A wheat official described the new system as an “interim measure” and said the board will continue to work with the elevator companies to bring in even more protein breaks in 1996-97.
Continuous increase
The board, supported by some farm groups, eventually wants to bring in separate payments for every one-tenth of a percent change in protein.
Here are the new rules going into effect Aug. 1:
- For 1 and 2 CWRS separate payments will be made for every additional half a percentage point of protein between 12 and 15 percent. Currently, protein premiums are paid on 1 CWRS between 13 and 14.5 percent and on 2 CWRS with 13.5 per cent.
- For 3 CWRS, a protein premium will be paid at 13 percent. There has never been a protein payment for 3 CWRS.
- For durum, premiums will be paid on 1 and 2 CWAD for every half percent of protein between 12.5 and 14 percent. Currently the only protein break on durum is at 13 percent.
- There is no change in protein payments for other grades, including 1 and 2 CW winter wheat with 11.5 percent and 1 CW soft white spring testing less than 10 percent.
Satisfy foreign customers
Adrian Measner, the board’s executive director of marketing, said overseas customers have been requesting specific levels of protein.
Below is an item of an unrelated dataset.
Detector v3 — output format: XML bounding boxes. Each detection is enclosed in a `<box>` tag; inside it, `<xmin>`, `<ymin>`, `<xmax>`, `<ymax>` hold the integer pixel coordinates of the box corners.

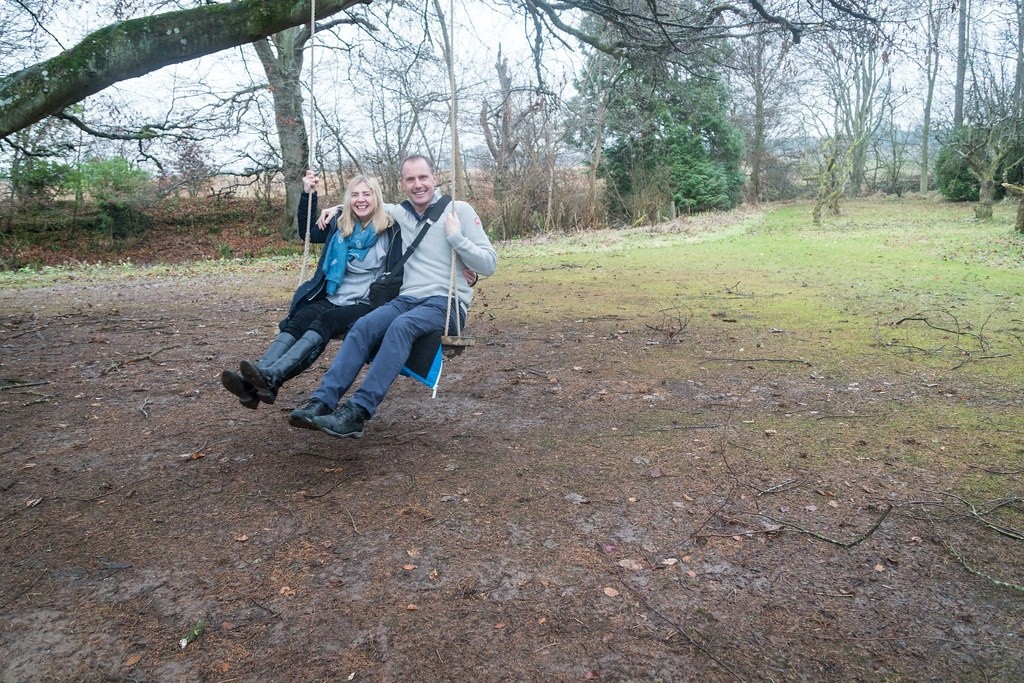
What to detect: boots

The new segregations will enable the selling agency to meet that demand and to reflect the appropriate value back to farmers, he said. Millers in Canada and the U.S. have also been requesting more clearly defined protein increments on durum.
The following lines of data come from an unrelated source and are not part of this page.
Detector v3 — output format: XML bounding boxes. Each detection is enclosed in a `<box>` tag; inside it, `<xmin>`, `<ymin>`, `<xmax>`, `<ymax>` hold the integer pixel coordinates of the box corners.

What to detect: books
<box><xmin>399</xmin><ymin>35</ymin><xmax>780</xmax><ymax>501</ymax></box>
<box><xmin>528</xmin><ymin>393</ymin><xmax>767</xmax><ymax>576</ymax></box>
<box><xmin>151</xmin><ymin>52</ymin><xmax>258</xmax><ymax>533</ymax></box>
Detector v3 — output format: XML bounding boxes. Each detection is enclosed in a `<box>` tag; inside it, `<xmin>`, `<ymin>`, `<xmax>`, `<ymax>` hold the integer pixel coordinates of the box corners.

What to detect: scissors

The agency’s export sales will still be based on 13.5 and 14.5 percent protein but the new segregations in the country will allow it to keep closer tabs on protein content and do more blending to meet customer specifications.
Measner said the introduction of a protein premium on 3 CW will be especially significant in the coming crop year. The lateness of the crop could result in a larger than normal proportion of 3 CW. With world wheat supplies expected to be tight, high protein 3 CW could fetch a premium price.
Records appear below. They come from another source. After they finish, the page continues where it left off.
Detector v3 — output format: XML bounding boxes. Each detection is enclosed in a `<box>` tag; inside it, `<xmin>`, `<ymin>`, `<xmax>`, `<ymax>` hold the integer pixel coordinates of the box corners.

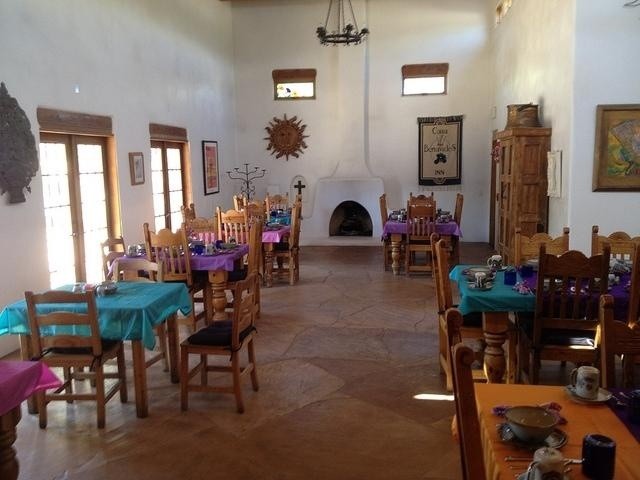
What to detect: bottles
<box><xmin>264</xmin><ymin>207</ymin><xmax>293</xmax><ymax>231</ymax></box>
<box><xmin>74</xmin><ymin>281</ymin><xmax>117</xmax><ymax>298</ymax></box>
<box><xmin>608</xmin><ymin>257</ymin><xmax>633</xmax><ymax>289</ymax></box>
<box><xmin>128</xmin><ymin>238</ymin><xmax>236</xmax><ymax>256</ymax></box>
<box><xmin>391</xmin><ymin>210</ymin><xmax>449</xmax><ymax>224</ymax></box>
“The CWB may need to be able to market high protein 3 CWRS in the international market and reflect the appropriate value back to our farmers,” said Measner.
The question of whether to have a protein break on 3 CW was a major sticking point in discussions between the board and grain handlers.
Since 3 CW can be produced anywhere on the Prairies, the companies will have to be able to test protein at virtually every elevator.